Susan Orlean talks about this in our interview in the book—artistic people are in a weird sort of class, because some of us might make a lot of money and some might make nothing. And yet we all come from somewhere, and our socioeconomic backgrounds affect our behavior, expectations, and access.

Q: How does a writer’s social media brand fit into all this? Are we living in an age in which one’s huge Twitter following translates into a paycheck or big advance?

A: I’m going to go with “no.” While it’s true that social media can help build a writer’s audience, and — importantly — Twitter has been a great way for marginalized writers to find community and spaces online, there’s still no proof that the act of tweeting has ever actually sold a book.

That said, there’s also no proof that readings or radio appearances have ever sold books either! And as Twitter grows to be an increasingly harassment-prone place, the writers I know have grown increasingly disillusioned with it. It’s important for writers in particular to remember that Twitter is also free labor – it’s a company, and writers are giving that company free content. It might behoove us to examine the terms of that relationship a bit more closely.

Q: You reject the binary of absolutes:  Never quit your day job. Writers should be paid for everything they write. Writing is an art. Writing is a business.

A: Absolutes can certainly be true – sometimes you should quit your day job, maybe art should be free from the pressures of commerce — but all the in-betweens are also sometimes true. That’s what Scratch is interested in – the messy, ever-shifting reality of what it means to be an author and make a living. This isn’t something you can condense into a list of tips. There are no easy rules. That said, here’s an absolute I stand by: it’s not okay to exploit people for labor, even when that labor is creative.

Q: The essays in this collection represent a wide range of writers making a living, but the majority seem to mix it up – from teaching and writing books to different sorts of journalism.  Is the gig economy the way of the future?
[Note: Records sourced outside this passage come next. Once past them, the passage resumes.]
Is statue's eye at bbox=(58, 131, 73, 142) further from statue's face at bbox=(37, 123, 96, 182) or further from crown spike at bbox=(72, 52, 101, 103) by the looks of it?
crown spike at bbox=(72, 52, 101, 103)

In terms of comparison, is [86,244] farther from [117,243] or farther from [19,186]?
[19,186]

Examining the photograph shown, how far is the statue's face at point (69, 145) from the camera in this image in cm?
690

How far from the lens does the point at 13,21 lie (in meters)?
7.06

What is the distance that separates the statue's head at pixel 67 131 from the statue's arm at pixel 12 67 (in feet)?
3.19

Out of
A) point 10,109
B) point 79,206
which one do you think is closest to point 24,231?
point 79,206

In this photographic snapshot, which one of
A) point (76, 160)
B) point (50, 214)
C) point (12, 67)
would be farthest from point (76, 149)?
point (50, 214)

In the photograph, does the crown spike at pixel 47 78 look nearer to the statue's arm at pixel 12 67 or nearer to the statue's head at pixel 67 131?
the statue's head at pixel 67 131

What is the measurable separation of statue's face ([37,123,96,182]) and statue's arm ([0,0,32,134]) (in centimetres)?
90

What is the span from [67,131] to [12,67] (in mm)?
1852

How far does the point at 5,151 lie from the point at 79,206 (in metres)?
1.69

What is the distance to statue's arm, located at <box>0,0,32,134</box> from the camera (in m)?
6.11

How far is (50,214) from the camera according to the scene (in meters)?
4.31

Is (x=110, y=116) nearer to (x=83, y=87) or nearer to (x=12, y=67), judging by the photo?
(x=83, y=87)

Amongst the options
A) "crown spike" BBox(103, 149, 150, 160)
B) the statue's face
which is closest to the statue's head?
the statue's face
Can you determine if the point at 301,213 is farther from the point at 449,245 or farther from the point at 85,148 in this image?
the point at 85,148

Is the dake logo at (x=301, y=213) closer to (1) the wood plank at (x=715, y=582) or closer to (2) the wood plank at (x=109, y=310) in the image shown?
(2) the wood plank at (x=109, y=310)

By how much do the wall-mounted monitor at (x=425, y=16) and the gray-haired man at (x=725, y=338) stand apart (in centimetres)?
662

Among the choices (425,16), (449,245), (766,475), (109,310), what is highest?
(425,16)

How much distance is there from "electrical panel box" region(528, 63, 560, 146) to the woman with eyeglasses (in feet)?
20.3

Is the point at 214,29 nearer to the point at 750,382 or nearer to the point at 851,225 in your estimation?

A: The so-called “gig” economy is not the way of the future, it’s the way of right now! I don’t know anyone, myself included, who has just one job anymore. But for writers, it’s a dangerous balance. It’s hard to make time to make art when everything you do is work. Job security is a great thing for artists. Freelancing provides a certain amount of freedom and flexibility, which I’ve experienced myself, but it only works when it’s by choice. Most creative professionals I know are just doing multiple jobs to get by, not because they prefer it. Not to mention the taxes!